Was there ever any contact between Buddhism and early Christianity (and, for that matter, other eastern cults popular at the time), especially considering the far-reaching range of Roman trading routes?  



When you look at the practices of Christianity (particularly monasticism), there is much to suggest that.  

During the second half of the first millennium, Buddhism, like Christianity and Islam, tried hard to evangelize the nomadic tribes of Central Asia and the great steppe, and there was a similar competition between the three over the souls of the Mongols in the 13th century.  There's a great story from the reign of Mongke Khan (1251-1259) where he hosts a huge debate between Christian, Muslim, and Buddhist clergymen, and drafts the papal legate who is visiting Karakorum on diplomatic business to go take the side of the Christian team which is otherwise all Nestorians whom the papal legate would normally consider heretics.  If you go before that, there's the famous story of "St. Barlaam," which was literally the Buddha story lifted wholesale and turned into a Catholic saint.

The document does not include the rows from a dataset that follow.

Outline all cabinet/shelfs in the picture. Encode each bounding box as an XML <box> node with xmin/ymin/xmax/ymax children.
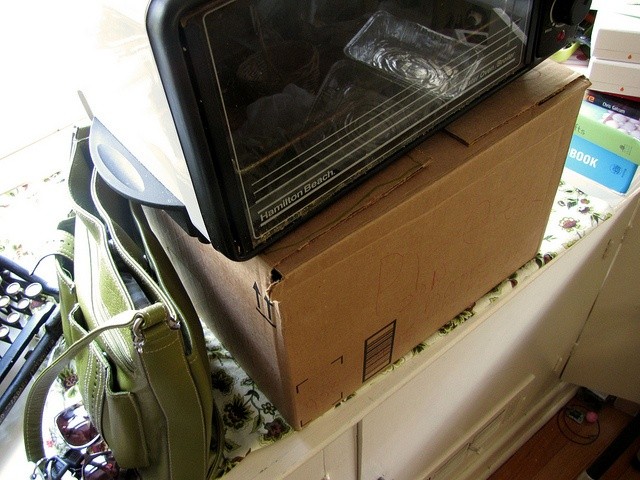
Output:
<box><xmin>221</xmin><ymin>196</ymin><xmax>640</xmax><ymax>480</ymax></box>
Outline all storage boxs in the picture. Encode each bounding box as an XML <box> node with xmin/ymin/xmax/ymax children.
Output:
<box><xmin>139</xmin><ymin>59</ymin><xmax>593</xmax><ymax>433</ymax></box>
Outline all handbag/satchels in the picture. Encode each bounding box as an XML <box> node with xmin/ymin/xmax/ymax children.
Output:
<box><xmin>24</xmin><ymin>125</ymin><xmax>225</xmax><ymax>480</ymax></box>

EDIT: Oh, early Christianity, missed the word early.  For the longest time, there have been groups of Hindu monks and rival groups of Buddhist monks who claimed that Jesus had studied in (for the Hindus) Varanasi or (for the Buddhists) in Tibet, and that he learned there to merge Jewish law with dharmic religion.  The idea of a working-class Galileean  walking to Eastern India, let alone Tibet, is kind of ludicrous, but the concept's out there and has been popularized especially by Hindus who were trying to make their religion seem less foreign to Western audiences.